Carrara Marble



Geology: metamorphosed limestone

Age: Lower Jurassic

Provenance: Apuan Alps, Tuscany, Italy

Where to see examples

tomb of Archbishop Benson

plaque to General Walker


Carrara Marble is strictly speaking a generic term to describe a marble from the Carrara district, although it is most often associated with the pure white marble known more precisely as statutario. A variety of white marble with grey streaks is known as Bianca Carrara; sometimes the term ordinario is also used for an

off-white Carrara Marble. The classic Carrara Statutario is one of a number of similar looking white marbles quarried from around the Mediterranean. It usually has a characteristic homogenous texture and white colouration, sometimes with grey undertones and irregular, grey-coloured veins. It was the pure white marble which was most highly prized and used extensively for statuary. Many famous works of art have been sculpted from the stone including Michelangelo’s Pietà of 1499 and The Kiss (Le Baiser) by Rodin of 1898. Quarrying in the region of Carrara commenced in the Roman Period and the quarries are still active today.

The stone is made of calcium carbonate and was originally a limestone composed of the remains of shell material from marine organisms and lime mud deposited in a warm tropical sea.

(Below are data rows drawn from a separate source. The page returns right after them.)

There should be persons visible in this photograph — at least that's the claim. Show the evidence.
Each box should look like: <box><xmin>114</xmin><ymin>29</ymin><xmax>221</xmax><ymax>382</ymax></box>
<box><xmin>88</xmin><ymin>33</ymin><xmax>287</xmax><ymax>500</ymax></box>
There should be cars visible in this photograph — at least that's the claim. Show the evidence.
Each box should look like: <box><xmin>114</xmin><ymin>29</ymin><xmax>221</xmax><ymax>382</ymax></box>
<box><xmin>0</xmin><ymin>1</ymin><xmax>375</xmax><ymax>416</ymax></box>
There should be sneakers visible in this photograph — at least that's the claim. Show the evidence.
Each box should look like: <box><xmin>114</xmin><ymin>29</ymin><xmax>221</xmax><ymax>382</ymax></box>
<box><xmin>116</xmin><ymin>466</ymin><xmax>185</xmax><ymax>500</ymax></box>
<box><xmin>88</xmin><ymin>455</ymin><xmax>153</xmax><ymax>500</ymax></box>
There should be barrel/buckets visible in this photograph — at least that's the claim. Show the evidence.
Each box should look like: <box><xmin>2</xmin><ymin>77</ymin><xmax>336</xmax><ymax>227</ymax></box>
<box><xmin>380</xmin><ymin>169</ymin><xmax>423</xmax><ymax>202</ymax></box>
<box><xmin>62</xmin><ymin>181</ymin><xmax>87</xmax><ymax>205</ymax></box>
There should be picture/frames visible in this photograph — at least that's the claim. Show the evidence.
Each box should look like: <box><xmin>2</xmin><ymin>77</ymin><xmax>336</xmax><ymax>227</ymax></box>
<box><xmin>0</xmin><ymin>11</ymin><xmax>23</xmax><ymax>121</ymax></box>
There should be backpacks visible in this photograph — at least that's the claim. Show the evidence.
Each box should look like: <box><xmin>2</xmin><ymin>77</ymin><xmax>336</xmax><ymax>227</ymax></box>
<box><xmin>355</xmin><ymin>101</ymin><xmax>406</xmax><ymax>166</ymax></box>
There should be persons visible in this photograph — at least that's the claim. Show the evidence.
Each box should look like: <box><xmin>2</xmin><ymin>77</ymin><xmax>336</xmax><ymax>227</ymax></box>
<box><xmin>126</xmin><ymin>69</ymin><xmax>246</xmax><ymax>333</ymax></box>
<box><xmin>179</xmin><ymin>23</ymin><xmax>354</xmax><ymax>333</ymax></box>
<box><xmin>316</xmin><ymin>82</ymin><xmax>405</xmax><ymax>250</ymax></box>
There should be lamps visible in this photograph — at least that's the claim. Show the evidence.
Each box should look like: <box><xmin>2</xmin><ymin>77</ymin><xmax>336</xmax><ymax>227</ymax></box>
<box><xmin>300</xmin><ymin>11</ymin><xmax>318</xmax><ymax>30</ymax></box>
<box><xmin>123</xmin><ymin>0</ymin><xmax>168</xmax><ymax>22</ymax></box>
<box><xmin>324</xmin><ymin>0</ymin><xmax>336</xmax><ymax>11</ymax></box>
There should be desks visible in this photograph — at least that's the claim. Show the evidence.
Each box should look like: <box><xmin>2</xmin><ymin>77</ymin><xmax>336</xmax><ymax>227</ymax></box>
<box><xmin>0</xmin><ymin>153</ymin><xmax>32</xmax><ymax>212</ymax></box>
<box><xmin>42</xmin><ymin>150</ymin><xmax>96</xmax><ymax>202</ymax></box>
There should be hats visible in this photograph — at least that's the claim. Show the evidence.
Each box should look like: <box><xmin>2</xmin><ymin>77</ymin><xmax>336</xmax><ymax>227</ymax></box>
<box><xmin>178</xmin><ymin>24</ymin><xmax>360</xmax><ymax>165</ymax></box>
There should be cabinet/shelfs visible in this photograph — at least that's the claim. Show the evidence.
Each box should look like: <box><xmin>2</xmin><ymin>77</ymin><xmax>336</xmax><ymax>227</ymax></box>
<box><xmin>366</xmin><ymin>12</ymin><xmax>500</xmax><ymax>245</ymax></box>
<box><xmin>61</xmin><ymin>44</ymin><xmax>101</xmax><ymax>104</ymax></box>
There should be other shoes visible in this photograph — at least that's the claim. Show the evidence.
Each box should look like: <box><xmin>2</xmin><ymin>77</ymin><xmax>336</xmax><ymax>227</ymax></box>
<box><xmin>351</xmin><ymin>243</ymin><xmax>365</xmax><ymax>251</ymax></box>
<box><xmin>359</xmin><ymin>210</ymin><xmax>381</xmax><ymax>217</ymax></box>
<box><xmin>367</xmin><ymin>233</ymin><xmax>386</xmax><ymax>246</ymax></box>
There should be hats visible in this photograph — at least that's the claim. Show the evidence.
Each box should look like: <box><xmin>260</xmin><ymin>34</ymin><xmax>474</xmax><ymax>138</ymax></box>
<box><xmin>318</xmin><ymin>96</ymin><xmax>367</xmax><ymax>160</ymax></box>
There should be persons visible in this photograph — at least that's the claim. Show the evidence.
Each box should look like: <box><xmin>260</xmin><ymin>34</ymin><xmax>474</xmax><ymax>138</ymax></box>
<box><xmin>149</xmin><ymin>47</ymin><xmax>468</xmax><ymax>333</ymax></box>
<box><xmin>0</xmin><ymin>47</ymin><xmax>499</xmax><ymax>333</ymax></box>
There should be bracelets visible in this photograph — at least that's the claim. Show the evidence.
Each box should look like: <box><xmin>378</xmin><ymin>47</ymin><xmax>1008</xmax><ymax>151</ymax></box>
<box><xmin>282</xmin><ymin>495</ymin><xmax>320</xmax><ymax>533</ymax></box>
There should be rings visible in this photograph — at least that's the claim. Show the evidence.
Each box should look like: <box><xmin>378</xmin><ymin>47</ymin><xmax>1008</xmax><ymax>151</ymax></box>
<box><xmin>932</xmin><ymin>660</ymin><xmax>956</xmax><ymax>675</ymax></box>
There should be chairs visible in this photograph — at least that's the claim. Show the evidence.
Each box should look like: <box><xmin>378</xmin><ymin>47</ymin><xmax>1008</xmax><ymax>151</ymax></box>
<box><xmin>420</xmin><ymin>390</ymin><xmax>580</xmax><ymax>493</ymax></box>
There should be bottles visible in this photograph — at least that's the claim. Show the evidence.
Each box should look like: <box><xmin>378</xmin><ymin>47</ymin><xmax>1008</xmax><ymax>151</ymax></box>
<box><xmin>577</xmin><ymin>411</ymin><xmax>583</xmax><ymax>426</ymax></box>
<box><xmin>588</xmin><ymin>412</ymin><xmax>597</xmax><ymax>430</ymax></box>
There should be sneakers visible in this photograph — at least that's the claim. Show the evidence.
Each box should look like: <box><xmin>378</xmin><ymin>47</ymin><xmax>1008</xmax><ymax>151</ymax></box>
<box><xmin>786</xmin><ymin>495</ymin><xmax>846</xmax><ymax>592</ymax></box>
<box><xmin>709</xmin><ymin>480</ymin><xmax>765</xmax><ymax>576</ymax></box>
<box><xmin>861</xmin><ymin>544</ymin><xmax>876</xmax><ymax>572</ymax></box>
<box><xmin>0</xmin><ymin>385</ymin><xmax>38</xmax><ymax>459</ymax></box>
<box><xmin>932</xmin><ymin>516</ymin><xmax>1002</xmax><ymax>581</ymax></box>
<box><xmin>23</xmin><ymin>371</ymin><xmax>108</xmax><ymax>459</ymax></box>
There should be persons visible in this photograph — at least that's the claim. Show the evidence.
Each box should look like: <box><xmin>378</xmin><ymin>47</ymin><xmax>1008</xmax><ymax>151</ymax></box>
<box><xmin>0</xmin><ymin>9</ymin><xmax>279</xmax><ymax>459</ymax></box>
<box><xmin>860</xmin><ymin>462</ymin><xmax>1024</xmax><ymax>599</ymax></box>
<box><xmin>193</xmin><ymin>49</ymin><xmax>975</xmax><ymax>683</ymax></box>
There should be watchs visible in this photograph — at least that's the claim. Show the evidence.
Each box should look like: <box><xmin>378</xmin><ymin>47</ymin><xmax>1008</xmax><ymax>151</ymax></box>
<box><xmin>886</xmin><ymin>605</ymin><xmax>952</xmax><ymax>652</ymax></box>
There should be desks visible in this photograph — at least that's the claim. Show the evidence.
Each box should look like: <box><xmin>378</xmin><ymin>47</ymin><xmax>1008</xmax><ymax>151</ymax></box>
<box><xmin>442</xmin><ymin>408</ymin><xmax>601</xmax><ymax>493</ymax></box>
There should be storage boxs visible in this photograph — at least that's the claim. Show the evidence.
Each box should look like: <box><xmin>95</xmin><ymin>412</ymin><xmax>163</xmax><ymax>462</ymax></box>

Later the Appenines (the mountain range that is the backbone of Italy) formed and the limestone sea floor sediments recrystallised under conditions of intense heat and pressure (metamorphism). The resulting rock consists of roughly equigranular grains of calcite (a crystalline form of calcium carbonate) making Carrara Marble a true geological marble and not just a builder’s marble. The grey streaks in the marble are formed from impurities in the originally limestone sediments, usually mixtures of clays or various iron minerals.